La agresividad es una de las características del giro estético del expresionismo de Escorial. El poeta no busca seducir o encantar, su propósito es herir o, mejor dicho, transmitir la herida, transmisión que en principio tiene al propio poeta como destinatario, ya que debe sentirse herido para poder escribir, es la herida la que legitima su escritura. Hay piedad en el interior de esta dialéctica, es ella la que anima el circuito que se establece entre la realidad y el poeta, entre el poeta y el poema, entre el poema y el lector. La herida tiene las características de una puerta estrecha: puede darle paso a la muerte o bien alumbrar una nueva vida. La figura de la mujer-madre es central en ambos casos: se vuelve a la madre o se nace de ella. Hay ejemplos de ambas posibilidades en el libro. En el remate del poema titulado “El suicida”, se lee lo siguiente: “Entonces, Dios comprendió sus ganas / de elegir un banco, / acurrucarse, inabarcable y fetal, / y abrirse el cuello para que la muerte le entre y se abisme / a falta de madre / que lo arrulle”. Aquí la herida tiene carácter pasivo, el ser ha agotado sus posibilidades de reestructuración, la palabra se ensombrece y pierde toda su energía.
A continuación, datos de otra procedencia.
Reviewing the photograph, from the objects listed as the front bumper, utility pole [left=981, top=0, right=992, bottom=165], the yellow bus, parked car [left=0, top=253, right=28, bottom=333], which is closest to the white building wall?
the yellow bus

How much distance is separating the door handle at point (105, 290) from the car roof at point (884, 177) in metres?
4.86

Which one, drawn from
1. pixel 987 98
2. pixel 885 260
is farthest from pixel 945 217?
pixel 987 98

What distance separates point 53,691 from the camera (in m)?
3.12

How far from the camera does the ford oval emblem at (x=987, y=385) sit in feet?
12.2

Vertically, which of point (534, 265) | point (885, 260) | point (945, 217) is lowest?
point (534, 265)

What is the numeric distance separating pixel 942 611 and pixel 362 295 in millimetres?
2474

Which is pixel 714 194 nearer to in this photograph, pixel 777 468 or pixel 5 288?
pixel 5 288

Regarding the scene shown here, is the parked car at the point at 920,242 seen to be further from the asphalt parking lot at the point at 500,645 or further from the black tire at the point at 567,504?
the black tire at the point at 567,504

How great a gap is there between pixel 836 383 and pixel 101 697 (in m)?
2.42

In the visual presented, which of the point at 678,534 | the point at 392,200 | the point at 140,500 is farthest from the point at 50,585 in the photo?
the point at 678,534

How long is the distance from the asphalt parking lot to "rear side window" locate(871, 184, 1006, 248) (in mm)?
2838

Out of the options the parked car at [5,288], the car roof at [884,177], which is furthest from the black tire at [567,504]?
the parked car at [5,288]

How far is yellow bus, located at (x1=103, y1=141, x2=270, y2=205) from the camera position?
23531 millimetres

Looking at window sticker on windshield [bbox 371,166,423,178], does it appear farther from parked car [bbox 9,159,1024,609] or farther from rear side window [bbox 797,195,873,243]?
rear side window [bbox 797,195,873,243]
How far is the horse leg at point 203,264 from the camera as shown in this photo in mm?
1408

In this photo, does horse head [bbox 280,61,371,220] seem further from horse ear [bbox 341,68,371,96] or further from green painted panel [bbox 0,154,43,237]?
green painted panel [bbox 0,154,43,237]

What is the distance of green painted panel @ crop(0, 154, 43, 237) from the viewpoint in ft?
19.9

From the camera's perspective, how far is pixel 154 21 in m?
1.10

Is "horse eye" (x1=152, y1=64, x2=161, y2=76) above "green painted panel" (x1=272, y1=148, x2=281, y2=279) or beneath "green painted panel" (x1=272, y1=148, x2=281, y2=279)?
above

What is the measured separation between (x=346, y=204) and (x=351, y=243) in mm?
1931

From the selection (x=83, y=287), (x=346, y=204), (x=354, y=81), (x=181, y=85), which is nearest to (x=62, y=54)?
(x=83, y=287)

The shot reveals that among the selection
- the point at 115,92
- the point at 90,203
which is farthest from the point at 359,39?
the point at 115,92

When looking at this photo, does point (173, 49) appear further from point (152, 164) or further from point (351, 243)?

En el extremo opuesto, los poderes de la palabra son totales, es el caso de la palabra-saxífraga, lumínica, que Gómez Saavedra encuentra en el canto de Leda Valladares, mujer-madre ideal:
¡Lo que debe haber sido
despertar cierto día
con la conciencia de que la piedra
podía abrirse en hembra
y dar parto
a un agua alucinada!
El agua, como es sabido, es símbolo de poesía. Al “agua alucinada” del poema titulado “Leda Valladares” se oponen “el agüita asesinada” de “El lector” y el “agua reventada” del poema “Impresionismo” que citamos al comienzo. La coherencia simbólica es admirable, no obedece a un sistema, es absolutamente espontánea. Como queda en claro tras nuestra lectura, ni barroquismo ni vanguardismo son etiquetas válidas para clasificar esta poesía. Hay, más bien, una lengua rica nutrida en pobreza, rica en destellos de desesperación y a la busca de vislumbres de calidez humana; hay también un estilo propio, muy trabajado, y un mundo propio, desplegado con pasión y fidelidad.